▸ **What you are asked to do**
Show each line from the records below in which the word "burst" occurs.

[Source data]
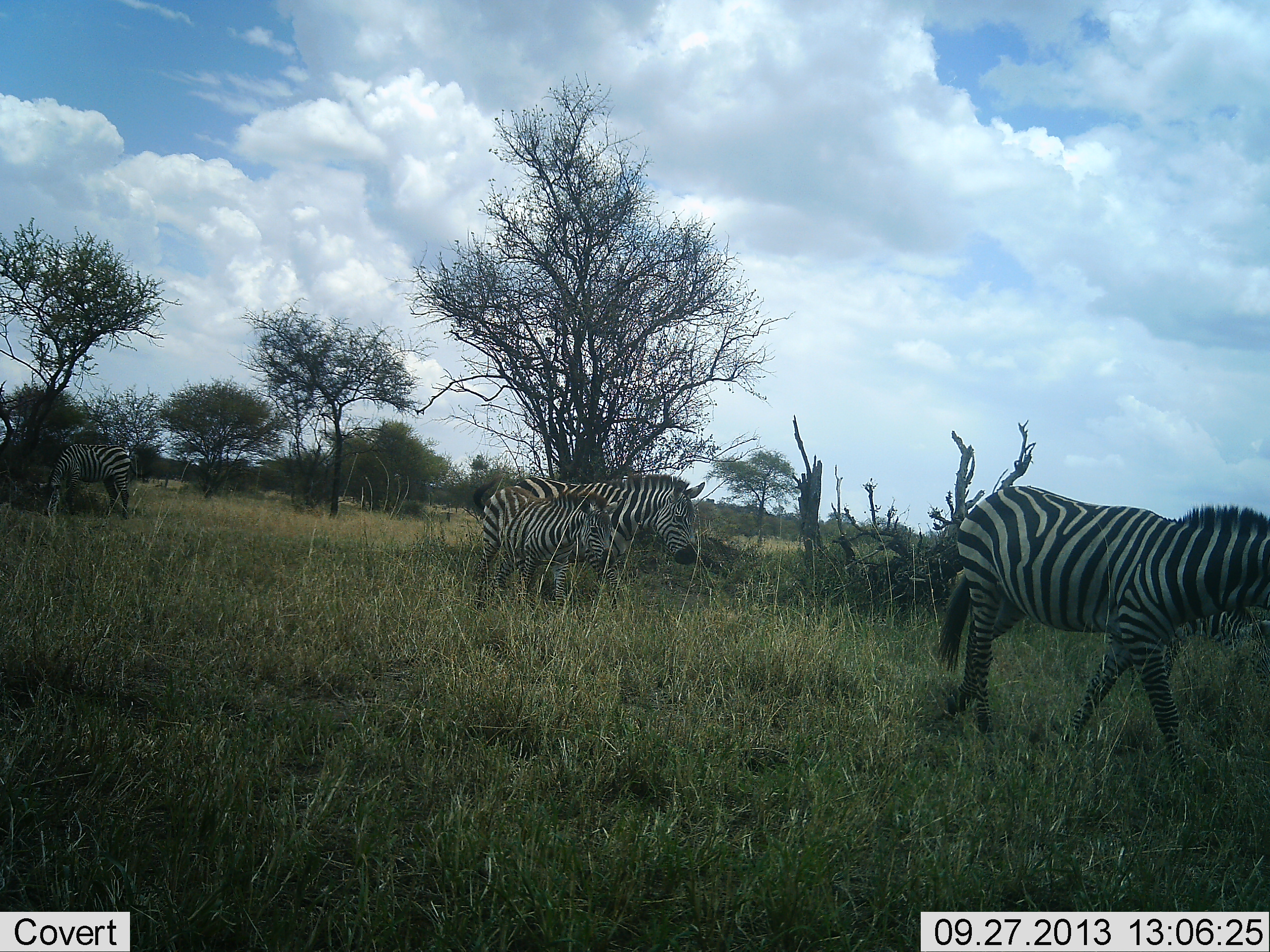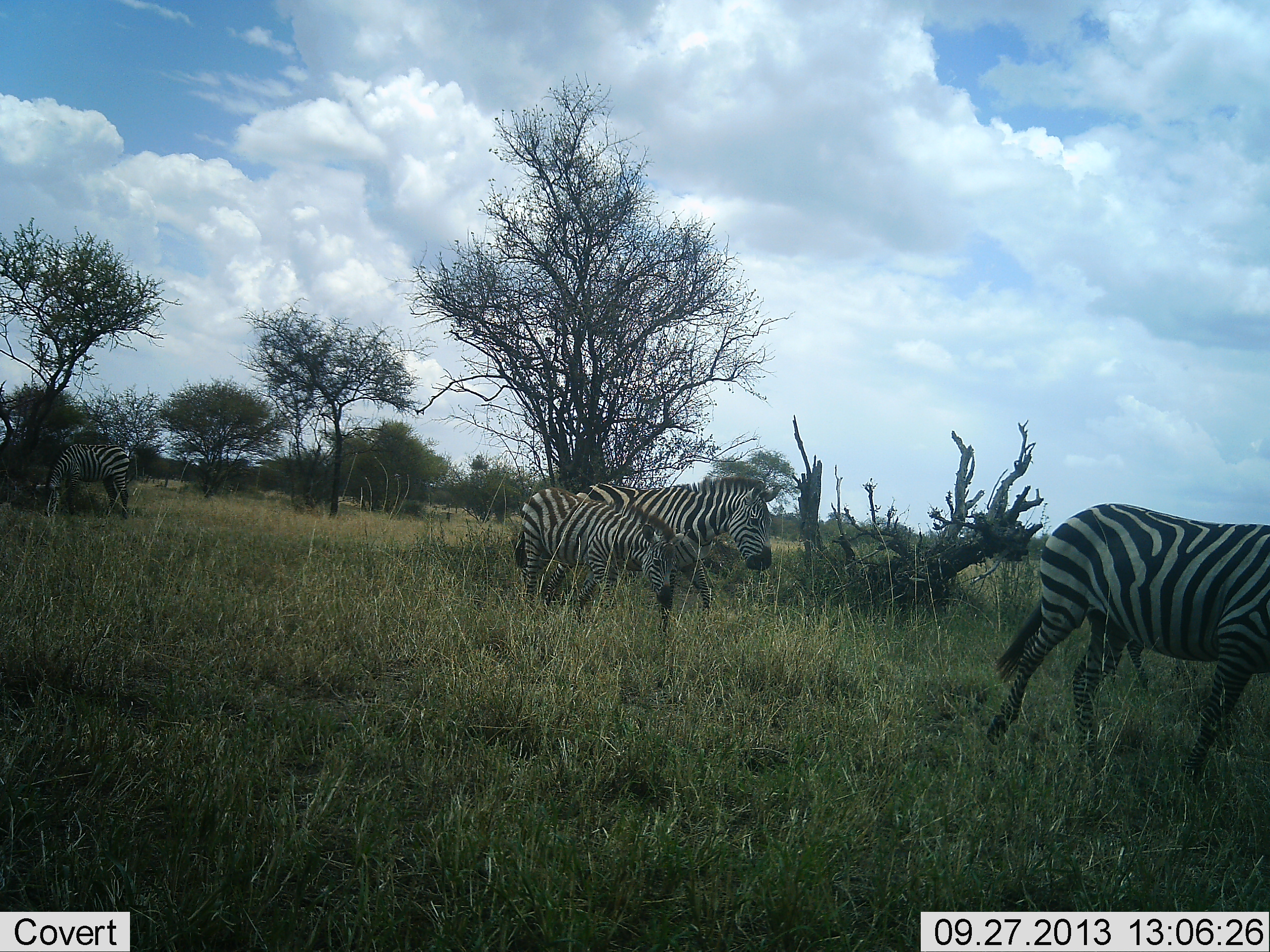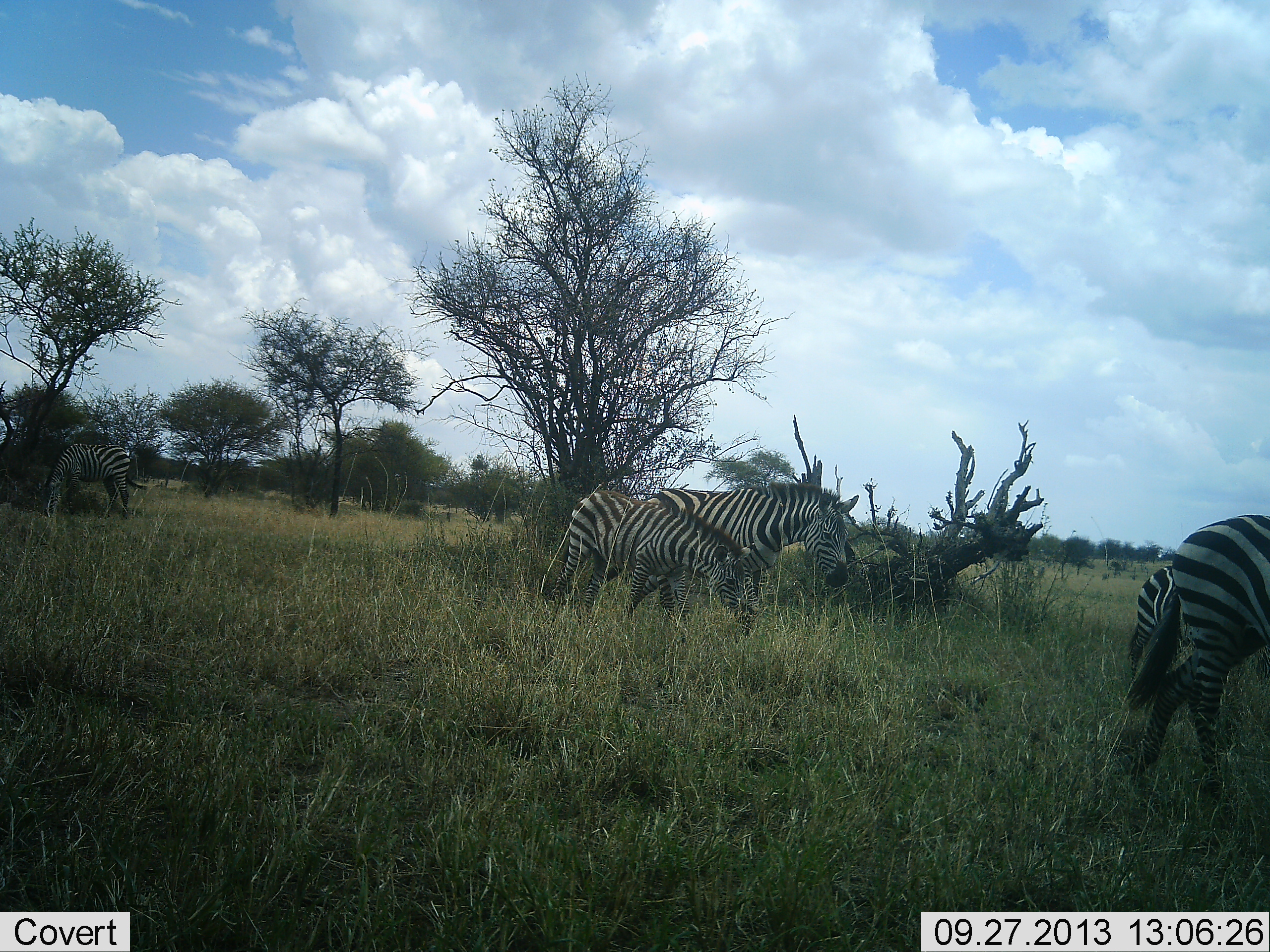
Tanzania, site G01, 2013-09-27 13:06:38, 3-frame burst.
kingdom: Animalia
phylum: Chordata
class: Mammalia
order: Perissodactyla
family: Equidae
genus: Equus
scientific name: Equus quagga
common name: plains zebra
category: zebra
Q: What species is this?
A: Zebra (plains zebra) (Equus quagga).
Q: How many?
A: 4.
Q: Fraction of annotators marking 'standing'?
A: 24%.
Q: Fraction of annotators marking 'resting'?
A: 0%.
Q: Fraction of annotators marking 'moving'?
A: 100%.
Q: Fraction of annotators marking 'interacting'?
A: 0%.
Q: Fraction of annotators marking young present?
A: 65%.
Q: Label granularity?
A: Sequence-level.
* * *
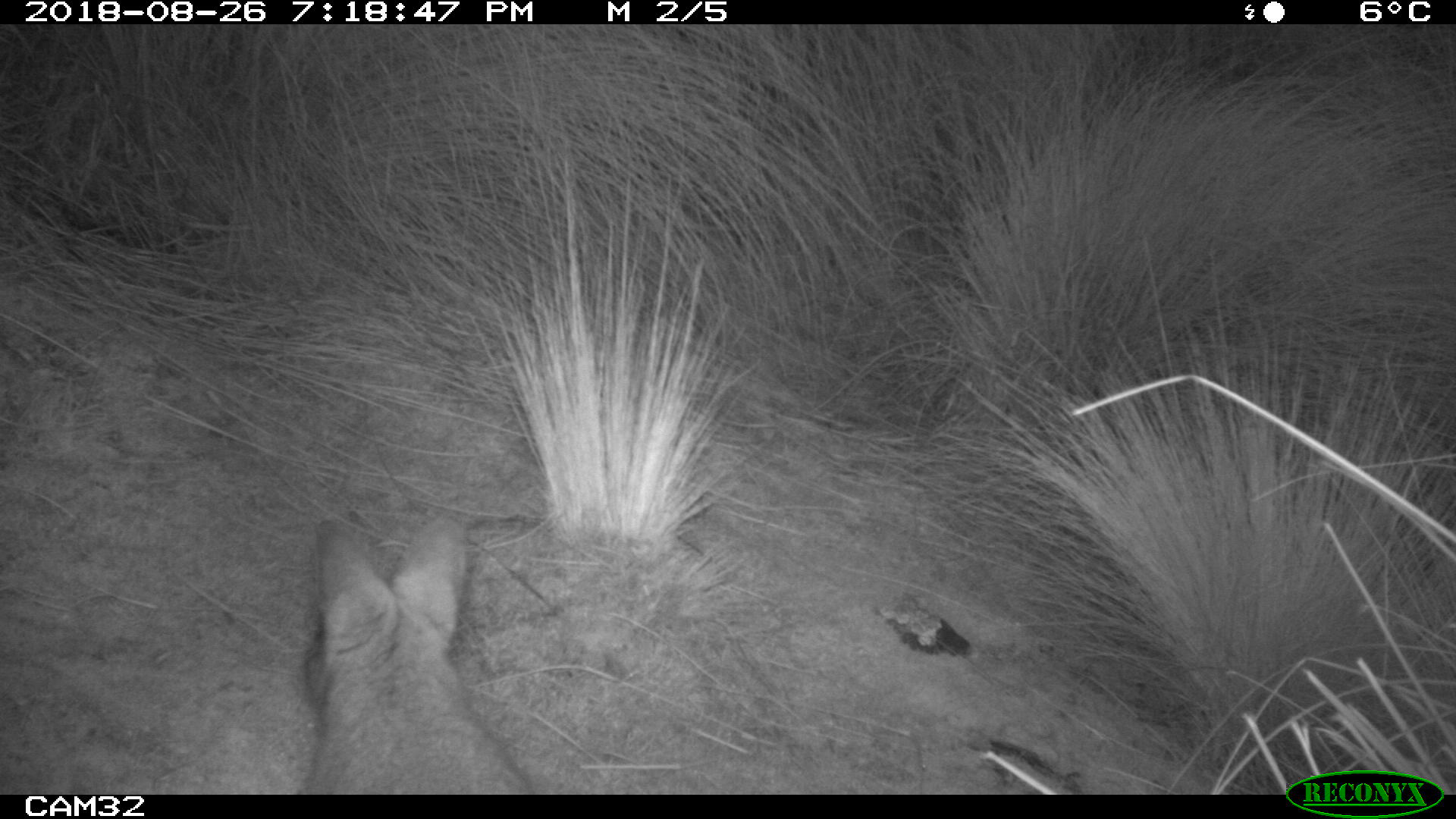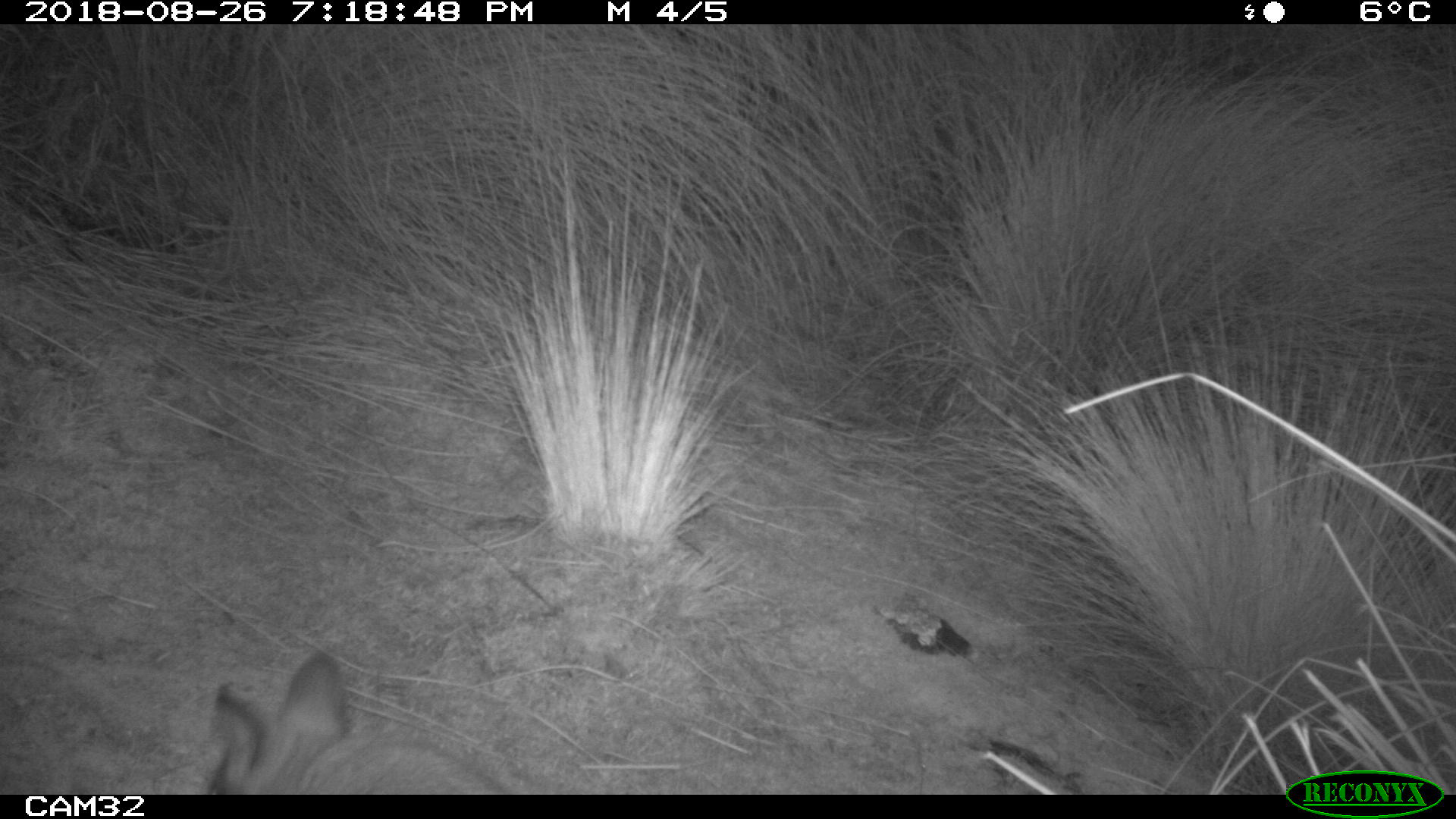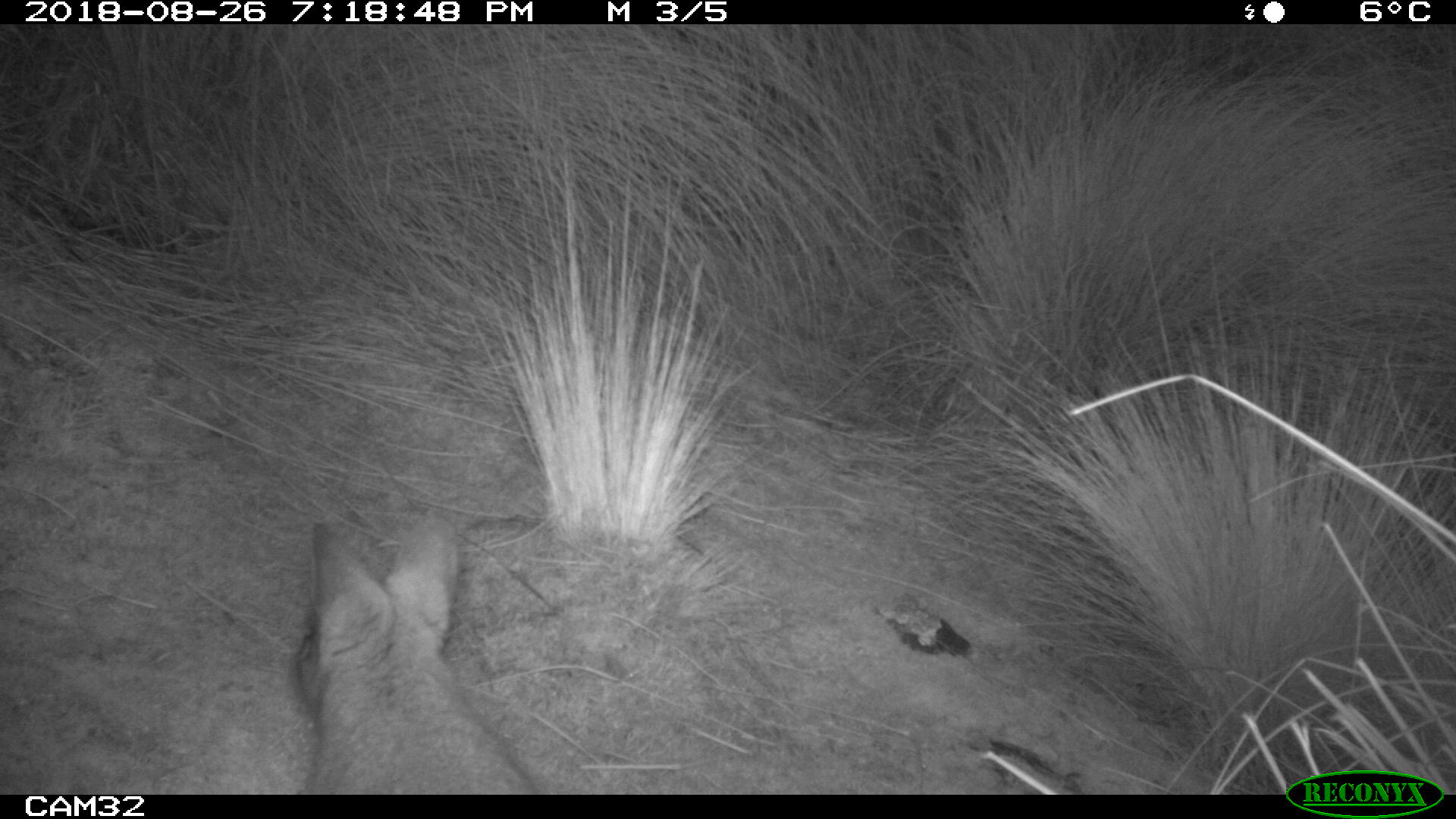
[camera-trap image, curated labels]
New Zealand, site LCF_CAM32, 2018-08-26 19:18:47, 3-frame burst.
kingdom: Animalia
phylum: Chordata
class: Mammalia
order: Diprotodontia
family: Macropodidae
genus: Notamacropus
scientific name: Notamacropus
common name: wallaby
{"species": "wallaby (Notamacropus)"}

▸ **Result of this exercise**
Tanzania, site G01, 2013-09-27 13:06:38, 3-frame burst.
New Zealand, site LCF_CAM32, 2018-08-26 19:18:47, 3-frame burst.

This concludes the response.